WHAT IS NEEDED =>
Please copy the records below again, starting at the line containing "Is person's legs" and ending at the end of the records, with "sofa seat cushion" changed to "couch seat cushion" throughout and nothing else altered.

DATASET =>
+++++

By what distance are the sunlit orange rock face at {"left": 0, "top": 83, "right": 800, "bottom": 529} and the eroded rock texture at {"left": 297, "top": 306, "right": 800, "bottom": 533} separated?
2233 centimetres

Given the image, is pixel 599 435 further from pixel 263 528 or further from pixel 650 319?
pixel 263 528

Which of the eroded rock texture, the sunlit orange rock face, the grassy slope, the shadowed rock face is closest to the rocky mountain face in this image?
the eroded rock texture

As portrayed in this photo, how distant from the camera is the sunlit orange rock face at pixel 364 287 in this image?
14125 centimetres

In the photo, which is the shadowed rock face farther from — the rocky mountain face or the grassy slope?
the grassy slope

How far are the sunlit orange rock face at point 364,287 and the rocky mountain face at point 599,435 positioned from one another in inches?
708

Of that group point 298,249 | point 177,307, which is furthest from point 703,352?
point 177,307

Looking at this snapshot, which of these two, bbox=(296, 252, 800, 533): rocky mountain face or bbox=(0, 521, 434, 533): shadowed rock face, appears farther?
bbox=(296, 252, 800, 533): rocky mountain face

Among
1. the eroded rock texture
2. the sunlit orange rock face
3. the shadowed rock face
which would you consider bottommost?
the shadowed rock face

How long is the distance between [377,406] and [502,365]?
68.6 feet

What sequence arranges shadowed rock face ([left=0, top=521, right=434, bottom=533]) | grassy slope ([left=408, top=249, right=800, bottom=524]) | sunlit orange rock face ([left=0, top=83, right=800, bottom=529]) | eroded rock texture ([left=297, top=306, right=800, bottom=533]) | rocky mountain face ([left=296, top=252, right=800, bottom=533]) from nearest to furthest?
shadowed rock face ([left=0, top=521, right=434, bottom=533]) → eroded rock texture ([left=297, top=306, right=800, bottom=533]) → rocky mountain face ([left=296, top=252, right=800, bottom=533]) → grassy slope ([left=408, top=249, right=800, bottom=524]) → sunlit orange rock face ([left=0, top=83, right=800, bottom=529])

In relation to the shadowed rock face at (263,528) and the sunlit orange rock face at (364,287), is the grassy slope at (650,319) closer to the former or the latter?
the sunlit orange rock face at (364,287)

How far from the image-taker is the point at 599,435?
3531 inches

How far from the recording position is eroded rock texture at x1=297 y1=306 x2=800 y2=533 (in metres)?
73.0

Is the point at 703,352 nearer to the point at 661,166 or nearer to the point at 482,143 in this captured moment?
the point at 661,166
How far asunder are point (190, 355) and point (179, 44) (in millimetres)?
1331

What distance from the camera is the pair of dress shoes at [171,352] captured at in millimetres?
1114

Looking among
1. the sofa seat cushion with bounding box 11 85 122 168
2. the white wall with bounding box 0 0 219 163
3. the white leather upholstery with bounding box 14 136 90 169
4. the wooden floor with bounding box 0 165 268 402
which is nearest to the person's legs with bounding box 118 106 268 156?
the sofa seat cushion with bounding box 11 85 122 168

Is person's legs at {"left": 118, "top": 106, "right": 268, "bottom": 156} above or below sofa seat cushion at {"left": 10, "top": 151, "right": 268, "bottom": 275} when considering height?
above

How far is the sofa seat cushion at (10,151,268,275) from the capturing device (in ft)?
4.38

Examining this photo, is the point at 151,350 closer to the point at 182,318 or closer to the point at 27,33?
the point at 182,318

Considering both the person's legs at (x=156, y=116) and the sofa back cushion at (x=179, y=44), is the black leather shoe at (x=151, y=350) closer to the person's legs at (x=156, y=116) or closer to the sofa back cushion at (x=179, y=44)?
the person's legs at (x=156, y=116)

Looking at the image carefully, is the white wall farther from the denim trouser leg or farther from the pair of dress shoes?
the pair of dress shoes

+++++

SOLUTION FOR THIS TASK =>
Is person's legs at {"left": 118, "top": 106, "right": 268, "bottom": 156} above or below couch seat cushion at {"left": 10, "top": 151, "right": 268, "bottom": 275} when considering height?
above

How far is the couch seat cushion at (10,151,268,275) from the capturing device (in ft)?
4.38

Examining this photo, is the point at 151,350 closer to the point at 182,318 or closer to the point at 27,33?
the point at 182,318

Considering both the person's legs at (x=156, y=116) and the sofa back cushion at (x=179, y=44), is the black leather shoe at (x=151, y=350) closer to the person's legs at (x=156, y=116) or closer to the sofa back cushion at (x=179, y=44)?
the person's legs at (x=156, y=116)

Looking at the image carefully, is the white wall farther from the denim trouser leg or farther from the pair of dress shoes?
the pair of dress shoes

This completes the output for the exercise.